The unfolding story of Horse Hill

The Unfolding Story of Horse Hill
As news is starting to circulate about the Gatwick Gusher, let’s return to the video of Andrew Bell, CEO of Regency Mines (RGM), to get a better understanding of the story unfolding.

https://www.youtube.com/watch?v=B7bf3kSCM7Y
Regent Mines (RGM) returned to the Horse Hill project alongside a number of other companies who have a stake in the game. Clearly Andrew Bell liked the results he was seeing and when the opportunity arose to take Angus Energy’s stake they snapped it up. Now you might ask the question – If the results look that positive on paper why would they leave? The simple answer is that they didn’t. They’ve realised an opportunity to drill next door without being part of the Horse Hill consortium. Their drills, their rules. So you now have two companies helping to build the plot of what is coming with the Horse Hill story.
What have they found so far?
From the recent first flow test results they brought light, 40 degrees API, sweet oil out of the ground. And plenty of it. That’s like looking at the expensive wine menu list when choosing your oil.
Andrew references the project to the likes of Wytch Farm. For those unfamiliar with it, Wytch Farm is the biggest onshore oil field in Western Europe. Not something to be taken lightly if he is correct as they peaked at 110,000 bopd when in full production.
Frack Free!
Another good point made in the video is that the oil is free flowing.

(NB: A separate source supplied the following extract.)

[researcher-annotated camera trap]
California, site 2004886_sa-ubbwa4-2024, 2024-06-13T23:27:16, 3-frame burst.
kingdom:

This indicates that there is no need for any chemical stimulation or fracking. Given that there has been a protest camp near the Horse Hill site, it will please many environmentalists. For the UK government, this is an added bonus and will help with future planning permission to increase the number of wells in the location. This will of course have a big effect on benefitting the UK economy.
The landscape around Gatwick is not suddenly going to disappear under a sea of nodding donkeys. As Andrew explained, there is the option to have multiple wells off each platform. Even given the first flow results around 450bopd it’s easy to envisage the platforms producing over 2000bopd each. Think “Octopus Style” drill pads, which David Lenigas blogged about on Friday.
“The real deal”
The story sounding good so far? It’s about to get more interesting. Andrew Bell has announced today that during the next flow tests, when using a wider choke, the well produced reached 1,700 bopd. Creating multi-well pads with those figures and you are looking at extremely large bopd values in the not too distant future. From the sounds of it, that could be within 2 years.

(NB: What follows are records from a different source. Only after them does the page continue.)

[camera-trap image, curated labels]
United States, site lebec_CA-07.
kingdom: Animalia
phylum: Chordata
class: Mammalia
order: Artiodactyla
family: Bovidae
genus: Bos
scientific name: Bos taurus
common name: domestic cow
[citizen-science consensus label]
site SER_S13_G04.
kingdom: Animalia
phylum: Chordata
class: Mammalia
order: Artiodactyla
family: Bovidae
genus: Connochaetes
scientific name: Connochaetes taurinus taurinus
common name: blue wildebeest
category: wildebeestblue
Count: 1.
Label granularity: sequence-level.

To give this story an even happier ending you have to remember that this is taking place onshore. Despite oil prices reaching low levels over the past year, the cost to extract the oil is minimal when considering the logistics of what it costs to reach the North sea oil. There were already tanker trucks removing oil from the site following the first flow results. That pattern could be increased without too much disruption.
Anyone holding shares in the Horse Hill consortium could find themselves singing “I’ve got a golden ticket” this week after official news comes out.